The aim of this paper is to process modelling of AWJM process on machining of green composites using fuzzy logic (FL). An integrated expert system comprising of Takagi-Sugeno-Kang (TSK) fuzzy model with subtractive clustering (SC) has been developed for prediction surface roughness in green AWJM. Initially, the data base is generated by performing the experiments on AWJM process using Taguchi (L27) orthogonal array. Thereafter, SC is used to extracts the cluster information which are then utilized to construct the TSK model that best fit the data using minimum rules. The performance of TSK-FL model has been tested for its accuracy in prediction of surface roughness in AWJM process using artificially generated test cases. The result shows that, predictions through TSK-FL model are comparable with experimental results. The developed model can be used as systematic approach for prediction of surface roughness in green manufacturing processes.
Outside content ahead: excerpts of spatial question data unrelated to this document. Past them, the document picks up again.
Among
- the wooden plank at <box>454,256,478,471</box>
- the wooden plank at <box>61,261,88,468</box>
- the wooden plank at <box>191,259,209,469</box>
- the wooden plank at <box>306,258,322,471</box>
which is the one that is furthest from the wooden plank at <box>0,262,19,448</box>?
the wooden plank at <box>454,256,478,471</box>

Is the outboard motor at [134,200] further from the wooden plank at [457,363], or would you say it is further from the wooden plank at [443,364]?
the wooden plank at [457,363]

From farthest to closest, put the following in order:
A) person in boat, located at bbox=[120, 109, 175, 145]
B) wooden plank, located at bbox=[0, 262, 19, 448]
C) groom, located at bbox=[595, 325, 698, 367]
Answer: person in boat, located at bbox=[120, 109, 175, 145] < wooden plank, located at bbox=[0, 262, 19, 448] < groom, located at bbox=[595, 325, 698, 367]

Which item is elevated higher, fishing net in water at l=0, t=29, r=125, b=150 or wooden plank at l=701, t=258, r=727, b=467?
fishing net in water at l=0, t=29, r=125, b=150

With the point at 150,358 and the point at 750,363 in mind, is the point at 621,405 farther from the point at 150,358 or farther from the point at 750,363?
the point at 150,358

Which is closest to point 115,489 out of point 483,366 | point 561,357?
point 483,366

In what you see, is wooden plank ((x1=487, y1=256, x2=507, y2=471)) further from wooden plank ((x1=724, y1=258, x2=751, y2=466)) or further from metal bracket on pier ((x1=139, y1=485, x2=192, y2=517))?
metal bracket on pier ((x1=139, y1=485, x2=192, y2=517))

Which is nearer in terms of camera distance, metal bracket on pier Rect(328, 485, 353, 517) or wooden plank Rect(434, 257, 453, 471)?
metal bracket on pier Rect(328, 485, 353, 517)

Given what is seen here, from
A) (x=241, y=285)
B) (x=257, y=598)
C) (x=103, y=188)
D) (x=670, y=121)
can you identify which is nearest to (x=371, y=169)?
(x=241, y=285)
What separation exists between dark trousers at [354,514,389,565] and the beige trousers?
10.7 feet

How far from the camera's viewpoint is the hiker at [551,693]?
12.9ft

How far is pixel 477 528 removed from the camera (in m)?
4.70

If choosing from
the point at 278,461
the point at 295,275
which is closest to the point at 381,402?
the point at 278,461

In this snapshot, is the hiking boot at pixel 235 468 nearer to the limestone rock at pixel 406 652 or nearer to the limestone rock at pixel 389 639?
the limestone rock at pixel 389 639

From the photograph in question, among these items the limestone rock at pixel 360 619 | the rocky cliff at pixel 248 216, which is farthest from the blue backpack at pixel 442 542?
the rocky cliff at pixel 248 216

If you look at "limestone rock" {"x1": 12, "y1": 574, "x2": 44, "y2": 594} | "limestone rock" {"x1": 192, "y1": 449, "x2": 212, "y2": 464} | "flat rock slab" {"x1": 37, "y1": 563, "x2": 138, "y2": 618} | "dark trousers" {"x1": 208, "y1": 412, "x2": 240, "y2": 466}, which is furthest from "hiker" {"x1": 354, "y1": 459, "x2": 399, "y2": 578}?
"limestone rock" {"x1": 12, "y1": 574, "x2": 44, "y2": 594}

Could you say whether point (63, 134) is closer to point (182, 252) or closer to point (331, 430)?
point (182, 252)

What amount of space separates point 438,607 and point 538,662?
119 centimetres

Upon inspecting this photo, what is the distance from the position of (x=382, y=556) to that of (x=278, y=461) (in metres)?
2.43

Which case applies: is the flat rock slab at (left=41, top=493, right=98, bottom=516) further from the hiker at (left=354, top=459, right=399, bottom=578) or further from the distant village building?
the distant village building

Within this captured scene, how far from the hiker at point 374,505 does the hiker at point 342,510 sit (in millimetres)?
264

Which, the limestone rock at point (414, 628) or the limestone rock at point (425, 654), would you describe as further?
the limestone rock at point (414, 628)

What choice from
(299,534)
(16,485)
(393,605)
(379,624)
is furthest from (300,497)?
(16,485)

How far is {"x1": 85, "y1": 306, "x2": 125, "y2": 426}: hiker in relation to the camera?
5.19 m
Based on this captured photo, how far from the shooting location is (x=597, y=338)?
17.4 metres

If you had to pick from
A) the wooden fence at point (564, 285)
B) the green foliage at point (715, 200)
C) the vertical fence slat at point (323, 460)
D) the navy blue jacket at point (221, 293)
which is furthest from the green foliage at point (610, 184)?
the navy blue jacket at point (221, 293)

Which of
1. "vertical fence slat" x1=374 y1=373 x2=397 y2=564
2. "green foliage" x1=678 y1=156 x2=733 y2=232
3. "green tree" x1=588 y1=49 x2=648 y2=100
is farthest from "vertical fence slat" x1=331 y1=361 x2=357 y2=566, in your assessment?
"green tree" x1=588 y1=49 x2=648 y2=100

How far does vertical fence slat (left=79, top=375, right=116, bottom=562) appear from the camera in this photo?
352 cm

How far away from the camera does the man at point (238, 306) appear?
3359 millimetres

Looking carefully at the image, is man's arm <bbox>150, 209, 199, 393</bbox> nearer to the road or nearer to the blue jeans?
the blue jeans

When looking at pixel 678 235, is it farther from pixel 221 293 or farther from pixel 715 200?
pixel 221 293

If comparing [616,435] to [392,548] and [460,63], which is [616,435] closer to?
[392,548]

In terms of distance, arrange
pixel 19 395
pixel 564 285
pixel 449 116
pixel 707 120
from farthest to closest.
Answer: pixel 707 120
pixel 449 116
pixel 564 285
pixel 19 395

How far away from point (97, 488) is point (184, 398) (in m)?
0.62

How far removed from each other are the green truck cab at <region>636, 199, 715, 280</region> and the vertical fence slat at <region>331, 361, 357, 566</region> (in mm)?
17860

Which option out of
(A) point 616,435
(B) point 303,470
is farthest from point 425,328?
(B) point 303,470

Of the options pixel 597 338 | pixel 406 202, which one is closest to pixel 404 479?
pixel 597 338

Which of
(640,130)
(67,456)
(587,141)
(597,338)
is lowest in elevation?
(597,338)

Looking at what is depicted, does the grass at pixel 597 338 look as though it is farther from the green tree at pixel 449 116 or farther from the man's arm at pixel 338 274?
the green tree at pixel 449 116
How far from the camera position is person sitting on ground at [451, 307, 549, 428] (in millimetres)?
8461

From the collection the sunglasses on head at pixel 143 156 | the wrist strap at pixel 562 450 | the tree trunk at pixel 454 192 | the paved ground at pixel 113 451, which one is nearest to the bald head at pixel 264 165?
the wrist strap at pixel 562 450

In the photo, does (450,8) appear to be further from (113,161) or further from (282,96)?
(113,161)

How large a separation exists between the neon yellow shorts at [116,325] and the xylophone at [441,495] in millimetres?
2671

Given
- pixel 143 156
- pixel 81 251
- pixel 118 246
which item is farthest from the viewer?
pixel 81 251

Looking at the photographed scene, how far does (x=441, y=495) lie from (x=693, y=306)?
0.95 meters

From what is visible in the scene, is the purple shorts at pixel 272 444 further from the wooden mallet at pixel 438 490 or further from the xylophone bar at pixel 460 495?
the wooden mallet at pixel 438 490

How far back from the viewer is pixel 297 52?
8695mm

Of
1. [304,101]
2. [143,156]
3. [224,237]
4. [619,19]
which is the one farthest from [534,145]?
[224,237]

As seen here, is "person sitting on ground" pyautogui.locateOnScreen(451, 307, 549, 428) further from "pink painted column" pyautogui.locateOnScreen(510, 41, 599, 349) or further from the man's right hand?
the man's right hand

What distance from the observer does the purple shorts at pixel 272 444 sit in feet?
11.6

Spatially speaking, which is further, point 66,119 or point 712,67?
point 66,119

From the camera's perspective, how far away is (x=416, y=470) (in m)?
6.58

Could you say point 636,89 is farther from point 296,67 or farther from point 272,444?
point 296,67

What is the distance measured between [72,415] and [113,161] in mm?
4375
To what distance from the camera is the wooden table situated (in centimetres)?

机译:本文的目的是使用模糊逻辑(FL)加工绿色复合材料加工建模。 已经开发了一种集成的专家系统,该专家系统包括具有减数聚类(SC)的Takagi-Sugeno-kang(TSK)模糊模型,用于绿色AWJM中的预测表面粗糙度。 最初,通过使用Taguchi(L27)正交阵列执行AWJM过程的实验来生成数据库。 此后,SC用于提取用于构造最符合最小规则的TSK模型的集群信息,然后使用最终规则来构造最符合数据的TSK模型。 使用人工生成的测试用例测试了TSK-FL模型的性能,以预测AWJM过程的表面粗糙度预测。 结果表明,通过TSK-FL模型的预测与实验结果相当。 开发的模型可作为预测绿色制造过程中表面粗糙度的系统方法。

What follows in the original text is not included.